You can’t work on a relationship alone. If you’re the only one doing all the work, you may as well be by yourself. Before I made my decision to divorce, I told my husband exactly how I felt, and why I felt that way. I gave him several opportunities to work with me to try and fix what was broken. I even went so far as to seek counseling on three separate occasions. The first was group counseling with six other couples. The longevity of these relationships ranged from one to twenty years, and I learned so much from those sessions. The second attempt was couples counseling, the two of us working together with one counselor, and the third attempt was individual, one on one sessions with a counselor, where I learned quite a bit about myself. The problem was I wasn’t in a relationship by myself. During all three of these experiences, my ex showed up simply because it was what I wanted. He didn’t really participate or put forth any effort of his own. And that’s when I said to myself if he doesn’t want to work at this, why should I? My ultimate feelings on this topic are if you have to work at it all the time, to where it feels like a full-time job or a chore, you should reevaluate.
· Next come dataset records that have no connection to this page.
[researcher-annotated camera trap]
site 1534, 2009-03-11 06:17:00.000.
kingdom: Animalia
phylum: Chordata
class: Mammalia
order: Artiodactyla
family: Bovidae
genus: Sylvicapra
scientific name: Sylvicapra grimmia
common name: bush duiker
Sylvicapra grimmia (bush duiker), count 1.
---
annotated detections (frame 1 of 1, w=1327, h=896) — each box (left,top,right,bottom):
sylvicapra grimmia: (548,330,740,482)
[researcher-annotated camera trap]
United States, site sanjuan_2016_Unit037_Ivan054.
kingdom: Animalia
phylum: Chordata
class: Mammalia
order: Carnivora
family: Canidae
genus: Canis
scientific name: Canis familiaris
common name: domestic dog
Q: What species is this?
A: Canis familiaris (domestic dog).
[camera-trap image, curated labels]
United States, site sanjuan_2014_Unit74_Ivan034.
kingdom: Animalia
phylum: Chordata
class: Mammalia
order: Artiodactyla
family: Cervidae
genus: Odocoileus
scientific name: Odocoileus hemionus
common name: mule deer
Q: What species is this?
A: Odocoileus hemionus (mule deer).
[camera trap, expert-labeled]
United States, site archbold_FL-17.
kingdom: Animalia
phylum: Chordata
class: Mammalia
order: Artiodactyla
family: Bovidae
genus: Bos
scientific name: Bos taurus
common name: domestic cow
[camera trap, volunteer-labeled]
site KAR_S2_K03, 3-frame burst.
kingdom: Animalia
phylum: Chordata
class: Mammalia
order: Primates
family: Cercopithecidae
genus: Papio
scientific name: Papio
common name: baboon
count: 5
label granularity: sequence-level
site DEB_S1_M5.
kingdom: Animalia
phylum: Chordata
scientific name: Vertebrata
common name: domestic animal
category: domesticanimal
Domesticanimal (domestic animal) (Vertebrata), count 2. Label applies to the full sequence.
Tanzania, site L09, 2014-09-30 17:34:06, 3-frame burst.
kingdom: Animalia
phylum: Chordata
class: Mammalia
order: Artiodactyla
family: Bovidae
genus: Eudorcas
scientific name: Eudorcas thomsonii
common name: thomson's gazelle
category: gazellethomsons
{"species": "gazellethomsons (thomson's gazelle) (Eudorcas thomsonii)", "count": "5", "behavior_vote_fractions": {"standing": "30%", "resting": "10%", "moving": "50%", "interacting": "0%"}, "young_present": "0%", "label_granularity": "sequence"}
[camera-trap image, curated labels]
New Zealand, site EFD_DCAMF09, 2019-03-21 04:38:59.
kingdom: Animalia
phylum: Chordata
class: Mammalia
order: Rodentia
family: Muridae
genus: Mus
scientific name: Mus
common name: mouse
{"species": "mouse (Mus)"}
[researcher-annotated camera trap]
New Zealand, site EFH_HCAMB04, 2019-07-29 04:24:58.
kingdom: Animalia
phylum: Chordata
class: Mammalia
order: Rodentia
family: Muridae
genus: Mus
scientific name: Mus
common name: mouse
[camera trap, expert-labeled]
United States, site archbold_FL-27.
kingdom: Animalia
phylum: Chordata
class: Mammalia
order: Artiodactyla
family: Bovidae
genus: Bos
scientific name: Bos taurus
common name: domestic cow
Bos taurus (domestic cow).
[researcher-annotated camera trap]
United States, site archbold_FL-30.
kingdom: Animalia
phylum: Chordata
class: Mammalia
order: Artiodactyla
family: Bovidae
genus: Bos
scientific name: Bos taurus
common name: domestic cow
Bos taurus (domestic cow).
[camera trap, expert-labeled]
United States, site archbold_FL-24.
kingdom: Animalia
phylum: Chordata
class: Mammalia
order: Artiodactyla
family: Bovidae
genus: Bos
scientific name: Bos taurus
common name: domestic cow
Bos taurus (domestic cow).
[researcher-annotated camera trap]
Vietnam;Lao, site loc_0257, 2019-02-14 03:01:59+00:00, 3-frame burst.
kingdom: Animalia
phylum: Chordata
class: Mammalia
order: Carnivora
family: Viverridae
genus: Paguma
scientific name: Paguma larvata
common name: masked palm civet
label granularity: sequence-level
I understand relationships take work, but they shouldn’t be so much work that you feel exhausted all the time. And that’s how I felt in the end.
Right, wrong, or indifferent, these are just a few of my thoughts based on my personal experience. I’m not a psychologist, or a counselor, and I don’t by any means claim to know it all. Maybe someone will find my lessons learned helpful, and if not, it was very therapeutic just writing about them nonetheless. Maybe you have your own list of lessons. If so, and you feel like sharing, please do so in the Comments below.
To quote Alicia Keys, “yes I was burned but I call it a lesson learned.”